News on the book front! The editorial board of Anonymous Prestigious University Press has approved publication of my academic study of public confession. Which means that I am now going to unmask them: the mystery publisher is Princeton University Press.

We’re now in the contract negotiation stage of the process.

Getting a book approved for publication by a university press is quite different than selling to a trade publisher. With my other books, I’ve submitted an outline to my editor, whose primary concerns are 1) is it readable? and 2) will it sell? He then takes it to an editorial meeting, where he presents it to the other editors and tries to convince them that the project is worth investing in. If they agree, I get a contract.

University press publishing is quite different. In the first place, while every press needs to sell books in order to stay afloat, the mission of a university press is (to quote the Princeton University Press mission statement) “to disseminate scholarship…both within academia and to society at large….regardless of commercial viability.”

In fact, university presses often publish books that are of interest to only a few specialized scholars–which has led to the evolution of a weird publishing phenomenon, the subvention–which happens when your academic department forks over money to the publisher to help pay for your book, since only fifty people are ever going to buy and read it. (My book, fortunately, won’t need a subvention, since it should interest a reasonably wide segment of the general reading public.)

Once both the PUP editor and I were pleased with the manuscript (this took several revisions), he sent out it to peer reviewers–scholars in the field (in this case, American religion) who would pass on the project as being academically respectable and defensible as a scholarly argument.

The two peer reviewers, who remain anonymous to me, then wrote reports back to the editor–and, to my relief, the reports were extremely positive. (“This is a very fine book which I strongly recommend that Princeton University Press publish,” one of them wrote. “It teases out, in nuanced and thus useful ways, some of the complex interrelations between religion and public life in this country.”) Both reviewers also had criticisms of the manuscript, of course (i.e., “Might she also say something more about the hegemony of evangelicalism over American culture?”). So the editor asked me to write a brief response to the criticisms in the reports. He then took the manuscript, the reports, and my response to the editorial board–which approved the project.

(The Princeton University Press office building, which just screams “We are not a commercial trade publisher!”–especially in comparison to 500 Fifth Avenue in New York.)

Showing 13 comments
  • Kimber

    Congratulations! I look forward to reading this one as well. And, btw, thank you so much for the insight into the publishing process; I’m learning a ton.

  • Jenny

    Yay! I can’t wait to read this one–ever since you first mentioned your dissertation topic in this blog, I have been wanting to read it!
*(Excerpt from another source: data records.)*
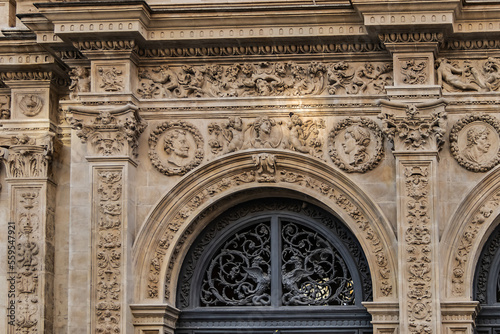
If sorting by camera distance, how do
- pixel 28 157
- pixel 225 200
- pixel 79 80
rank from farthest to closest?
pixel 28 157, pixel 79 80, pixel 225 200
    Question: Will it be available before the presidential election?

  • Laura

    Your book sounds fascinating. I also look forward to reading your Norton History of the World series as it is unfolds. We are a new home schooling family using your Story of the World (and to some degree the Well-Trained Mind). Our 7-year old is captured by the chronological history approach. Thank you!

    The hegemony of evangelicalism over American culture??? Sounds like an oxymoron, if I’ve ever heard one. Has the reviewer taken a peek at American culture lately? 🙂


  • Trish

    Congrats, Susan. PUP does some great stuff! Great reviews too. I can’t wait to see how it turns out.


  • Janice in NJ


  • kelli

    Congrats! My accomplishment of getting to Target today pales in comparison.
    (Is it considered “public confession” if I admit that on your blog?)

  • Staci at Writing and Living

    Congratulations! I’ve been intrigued by the topic since you first mentioned it, so I’ll be one of the general reading public who will read, too.

  • strider

    Congratulations! I have always enjoyed and benefited from your writing.

  • Tressa

    That is wonderful news! Congrats!

  • dangermom

    Hooray! What great news. And I’ve been hoping to get the chance to read this one!

  • Charlie Park


  • April

    Congratulations!! It’ll be fascinating to read about how the university publishing process compares to the commercial route. And, isn’t it lovely that the dissertation won’t just sit on a shelf somewhere collecting dust!? Way to put all that hard work to good use!

  • mommi2one

    It was too funny to read this as my spouse sits on the editorial board at PUP. I’m glad it went through and look forward to reading it.